**The problem:** Please echo the lines verbatim, beginning at the line that contains "Which appears farther" and stopping after the line that contains "Of the church".

......

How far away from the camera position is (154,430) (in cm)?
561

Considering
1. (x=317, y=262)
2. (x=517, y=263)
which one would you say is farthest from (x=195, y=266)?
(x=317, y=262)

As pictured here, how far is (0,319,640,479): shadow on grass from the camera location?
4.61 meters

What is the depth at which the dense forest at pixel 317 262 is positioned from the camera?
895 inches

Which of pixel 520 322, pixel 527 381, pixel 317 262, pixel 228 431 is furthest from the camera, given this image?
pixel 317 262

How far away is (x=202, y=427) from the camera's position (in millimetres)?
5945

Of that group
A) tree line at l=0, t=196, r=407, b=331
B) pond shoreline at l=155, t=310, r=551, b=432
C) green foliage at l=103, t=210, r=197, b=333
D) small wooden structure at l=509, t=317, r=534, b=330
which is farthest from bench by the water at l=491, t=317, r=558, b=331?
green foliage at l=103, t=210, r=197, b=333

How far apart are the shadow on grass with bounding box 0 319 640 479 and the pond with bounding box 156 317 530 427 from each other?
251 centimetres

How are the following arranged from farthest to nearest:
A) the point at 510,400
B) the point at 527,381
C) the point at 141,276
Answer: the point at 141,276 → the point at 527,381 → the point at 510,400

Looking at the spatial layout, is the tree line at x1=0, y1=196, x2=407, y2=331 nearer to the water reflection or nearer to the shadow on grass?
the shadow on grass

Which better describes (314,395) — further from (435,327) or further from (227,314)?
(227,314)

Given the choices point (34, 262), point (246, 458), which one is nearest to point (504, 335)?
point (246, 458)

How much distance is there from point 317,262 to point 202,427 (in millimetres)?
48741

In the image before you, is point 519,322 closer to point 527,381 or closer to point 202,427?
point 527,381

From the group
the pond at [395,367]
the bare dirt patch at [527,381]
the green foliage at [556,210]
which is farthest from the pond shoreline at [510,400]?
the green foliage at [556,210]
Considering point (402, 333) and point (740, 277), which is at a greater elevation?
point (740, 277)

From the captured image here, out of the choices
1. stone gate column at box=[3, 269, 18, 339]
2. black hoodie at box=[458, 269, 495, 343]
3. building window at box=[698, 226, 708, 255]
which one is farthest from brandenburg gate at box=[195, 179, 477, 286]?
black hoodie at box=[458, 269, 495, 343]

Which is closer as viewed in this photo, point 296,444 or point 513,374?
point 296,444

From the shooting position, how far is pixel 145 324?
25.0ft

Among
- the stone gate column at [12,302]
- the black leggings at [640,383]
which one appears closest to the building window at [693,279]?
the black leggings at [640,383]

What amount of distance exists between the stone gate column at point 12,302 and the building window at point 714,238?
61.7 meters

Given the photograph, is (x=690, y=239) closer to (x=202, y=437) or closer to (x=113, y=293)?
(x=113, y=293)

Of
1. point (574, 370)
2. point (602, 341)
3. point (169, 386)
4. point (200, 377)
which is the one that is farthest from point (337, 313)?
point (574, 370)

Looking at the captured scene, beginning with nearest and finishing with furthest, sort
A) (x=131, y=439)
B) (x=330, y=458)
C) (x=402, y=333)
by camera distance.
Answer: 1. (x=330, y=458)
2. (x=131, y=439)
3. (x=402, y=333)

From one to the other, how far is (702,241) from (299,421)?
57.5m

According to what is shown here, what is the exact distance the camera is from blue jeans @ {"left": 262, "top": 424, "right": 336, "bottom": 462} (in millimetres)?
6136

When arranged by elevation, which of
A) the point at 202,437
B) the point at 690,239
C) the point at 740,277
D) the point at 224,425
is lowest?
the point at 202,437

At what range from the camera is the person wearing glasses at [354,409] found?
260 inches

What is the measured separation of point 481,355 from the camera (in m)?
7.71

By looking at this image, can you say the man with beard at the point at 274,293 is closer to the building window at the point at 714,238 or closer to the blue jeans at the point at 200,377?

......

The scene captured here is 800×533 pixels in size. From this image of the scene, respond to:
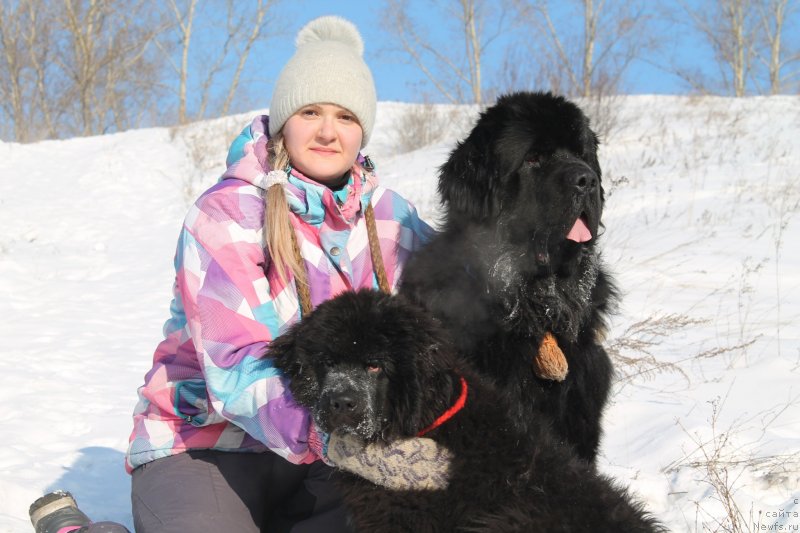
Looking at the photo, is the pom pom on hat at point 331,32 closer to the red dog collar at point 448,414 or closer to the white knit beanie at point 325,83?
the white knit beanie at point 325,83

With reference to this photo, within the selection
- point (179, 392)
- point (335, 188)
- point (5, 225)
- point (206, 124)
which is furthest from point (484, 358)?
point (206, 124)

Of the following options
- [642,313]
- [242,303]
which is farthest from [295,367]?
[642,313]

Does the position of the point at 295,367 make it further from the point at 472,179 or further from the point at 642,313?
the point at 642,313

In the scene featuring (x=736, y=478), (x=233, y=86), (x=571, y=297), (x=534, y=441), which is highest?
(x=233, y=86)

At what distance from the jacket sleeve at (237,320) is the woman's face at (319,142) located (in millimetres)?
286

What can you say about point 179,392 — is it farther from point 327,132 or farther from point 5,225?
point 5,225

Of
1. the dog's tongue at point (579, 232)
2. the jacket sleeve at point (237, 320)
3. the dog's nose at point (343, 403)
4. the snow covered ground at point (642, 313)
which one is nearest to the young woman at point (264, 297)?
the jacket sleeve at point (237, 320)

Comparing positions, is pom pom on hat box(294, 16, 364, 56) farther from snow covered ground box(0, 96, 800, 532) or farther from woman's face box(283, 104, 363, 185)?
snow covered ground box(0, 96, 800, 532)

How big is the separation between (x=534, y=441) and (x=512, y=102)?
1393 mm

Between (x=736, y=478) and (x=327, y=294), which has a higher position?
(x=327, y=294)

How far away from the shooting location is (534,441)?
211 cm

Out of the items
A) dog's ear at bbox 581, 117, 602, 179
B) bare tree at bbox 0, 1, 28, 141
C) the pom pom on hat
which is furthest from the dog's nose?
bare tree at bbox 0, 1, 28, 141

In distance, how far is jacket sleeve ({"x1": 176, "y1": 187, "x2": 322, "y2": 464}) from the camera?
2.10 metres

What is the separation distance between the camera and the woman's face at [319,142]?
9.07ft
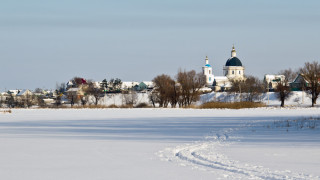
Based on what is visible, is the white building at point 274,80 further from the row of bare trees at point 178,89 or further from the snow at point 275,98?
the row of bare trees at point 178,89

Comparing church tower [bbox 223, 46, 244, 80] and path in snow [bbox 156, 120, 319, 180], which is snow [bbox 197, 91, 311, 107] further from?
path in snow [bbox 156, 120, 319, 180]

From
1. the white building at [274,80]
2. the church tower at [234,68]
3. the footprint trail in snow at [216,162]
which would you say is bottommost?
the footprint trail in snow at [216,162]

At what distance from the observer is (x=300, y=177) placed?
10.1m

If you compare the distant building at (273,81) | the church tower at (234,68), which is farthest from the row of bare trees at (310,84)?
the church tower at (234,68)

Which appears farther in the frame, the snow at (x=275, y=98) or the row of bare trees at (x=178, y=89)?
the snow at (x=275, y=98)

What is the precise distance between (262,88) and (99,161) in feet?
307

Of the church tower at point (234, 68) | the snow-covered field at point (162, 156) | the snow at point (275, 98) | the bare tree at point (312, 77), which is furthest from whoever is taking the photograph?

......

**Response:**
Which appears farther in the frame, the snow at (x=275, y=98) or the row of bare trees at (x=178, y=89)?
the snow at (x=275, y=98)

What is the precise distance between (262,88) and (99,161) in feet?
307

Of the church tower at point (234, 68) | the snow-covered field at point (162, 156) | the snow at point (275, 98) | the bare tree at point (312, 77), which is furthest from whoever is taking the photograph?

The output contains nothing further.